Und wer darauf hofft, dass er mit Süßstoffen statt Zucker abnimmt, dürfte sich getäuscht haben, weil Süßstoffe dem Körper kein Sättigungsgefühl vermitteln, da sie nicht in der Lage sind, die Freisetzung von Sättigungshormonen auszulösen und somit den Hunger nicht bremsen.

Und was bei der Propagierung von Süßstoffen auch gerne unterschlagen wird, ist die Tatsache, dass die meisten Süßstoffe für die Lebensmittelhersteller im Einkauf günstiger sind als gewöhnlicher Haushaltszucker.

Die in die Umwelt getragenen Süßstoffe stammen jedoch mitnichten alle aus Lebensmitteln und Getränken. Denn diese Substanzen werden auch in der Tiermast eingesetzt. So bekommen Ferkel Ersatzmilch mit Süßstoffen, um sie schneller von der Muttermilch zu entwöhnen.

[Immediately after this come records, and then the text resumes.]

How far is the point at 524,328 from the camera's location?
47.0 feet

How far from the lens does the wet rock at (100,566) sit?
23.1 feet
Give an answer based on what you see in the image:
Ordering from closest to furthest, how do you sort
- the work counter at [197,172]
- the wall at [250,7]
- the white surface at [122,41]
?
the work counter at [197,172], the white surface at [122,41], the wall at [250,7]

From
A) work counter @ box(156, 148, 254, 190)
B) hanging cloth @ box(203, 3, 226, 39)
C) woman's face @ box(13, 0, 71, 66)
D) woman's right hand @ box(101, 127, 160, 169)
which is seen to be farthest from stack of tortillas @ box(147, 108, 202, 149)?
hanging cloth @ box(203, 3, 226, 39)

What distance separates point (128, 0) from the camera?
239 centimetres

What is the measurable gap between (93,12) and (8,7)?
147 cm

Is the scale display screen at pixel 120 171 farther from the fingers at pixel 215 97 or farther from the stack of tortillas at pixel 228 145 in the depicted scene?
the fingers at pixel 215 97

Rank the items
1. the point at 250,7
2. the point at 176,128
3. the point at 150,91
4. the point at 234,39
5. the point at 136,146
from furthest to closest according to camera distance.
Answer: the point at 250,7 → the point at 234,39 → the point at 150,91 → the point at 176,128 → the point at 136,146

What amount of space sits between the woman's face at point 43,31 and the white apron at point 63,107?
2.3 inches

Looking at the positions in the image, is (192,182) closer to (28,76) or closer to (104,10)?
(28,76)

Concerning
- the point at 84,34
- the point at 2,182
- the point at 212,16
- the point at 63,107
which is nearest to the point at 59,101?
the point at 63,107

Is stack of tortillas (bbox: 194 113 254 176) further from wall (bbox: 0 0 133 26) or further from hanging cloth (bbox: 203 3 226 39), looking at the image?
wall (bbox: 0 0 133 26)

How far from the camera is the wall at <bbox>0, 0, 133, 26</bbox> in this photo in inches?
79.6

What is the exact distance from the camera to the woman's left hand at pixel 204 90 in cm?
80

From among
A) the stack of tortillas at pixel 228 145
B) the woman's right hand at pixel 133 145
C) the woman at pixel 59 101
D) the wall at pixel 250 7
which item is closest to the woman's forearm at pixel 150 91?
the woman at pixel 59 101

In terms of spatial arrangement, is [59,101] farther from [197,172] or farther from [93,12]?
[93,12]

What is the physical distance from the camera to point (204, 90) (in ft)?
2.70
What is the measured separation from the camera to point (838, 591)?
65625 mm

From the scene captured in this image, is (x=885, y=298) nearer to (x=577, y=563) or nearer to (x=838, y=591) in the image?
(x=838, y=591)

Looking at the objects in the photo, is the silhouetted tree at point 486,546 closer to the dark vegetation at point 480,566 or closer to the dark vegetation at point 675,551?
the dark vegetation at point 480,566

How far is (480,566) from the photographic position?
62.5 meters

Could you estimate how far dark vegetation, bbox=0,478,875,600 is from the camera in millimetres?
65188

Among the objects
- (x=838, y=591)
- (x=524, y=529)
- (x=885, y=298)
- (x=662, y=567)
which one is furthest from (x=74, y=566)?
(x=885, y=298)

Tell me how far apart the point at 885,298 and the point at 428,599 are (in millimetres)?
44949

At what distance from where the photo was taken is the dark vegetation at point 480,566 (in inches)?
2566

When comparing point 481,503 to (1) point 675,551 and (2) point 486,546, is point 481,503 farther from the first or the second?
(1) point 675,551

In der Nähe von Schweinezuchtbetrieben konnte man in Grundwassermessstellen erhöhte Konzentrationen von Süßstoffen im Grundwasser feststellen.

Gesundheitsgefahren durch Süßstoffe?

Die Krebsforschungsagentur IARC der Weltgesundheitsorganisation WHO hat den Süßstoff Aspartam als "möglicherweise krebserregend" eingestuft.

Im Jahr 2013 war die Europäische Behörde für Lebensmittelsicherheit EFSA zu dem Schluss gekommen, dass Aspartam und dessen Abbauprodukte für die allgemeine Bevölkerung, einschließlich Säuglinge, Kinder und Schwangere unbedenklich sei.

Bei langfristiger Verwendung von Süßstoffen steige das Risiko einer Gewichtszunahme aufgrund der fehlenden Sättigungshormone und sogar von Adipositas, heißt es in einer neuen Leitlinie der Weltgesundheitsorganisation. Bei Erwachsenen sei der langfristige Konsum unter anderem mit einem erhöhten Risiko für Typ-2-Diabetes verbunden.

Zudem stehen Süßstoffe im Verdacht, die Darmflora zu schädigen. Eine Studie aus dem Jahre 2021 zeigte, dass unter anderem Aspartam Darmbakterien negativ beeinflussen können. Einige konnten dadurch die Darmwand überwinden. Wenn sie so in den Blutkreislauf oder andere Organe gelangen, könnten sie dort Infektionen verursachen.

Es dürfte in jedem Fall gesünder sein, auf den Zusatz von Süßungsmitteln jeder Art zu verzichten und sich den originalen Geschmack der Lebensmittel zu konzentrieren. Wenn Süßstoffe jedoch im Wasser nicht mehr vermeidbar sind, entfällt diese Entscheidungsmöglichkeit.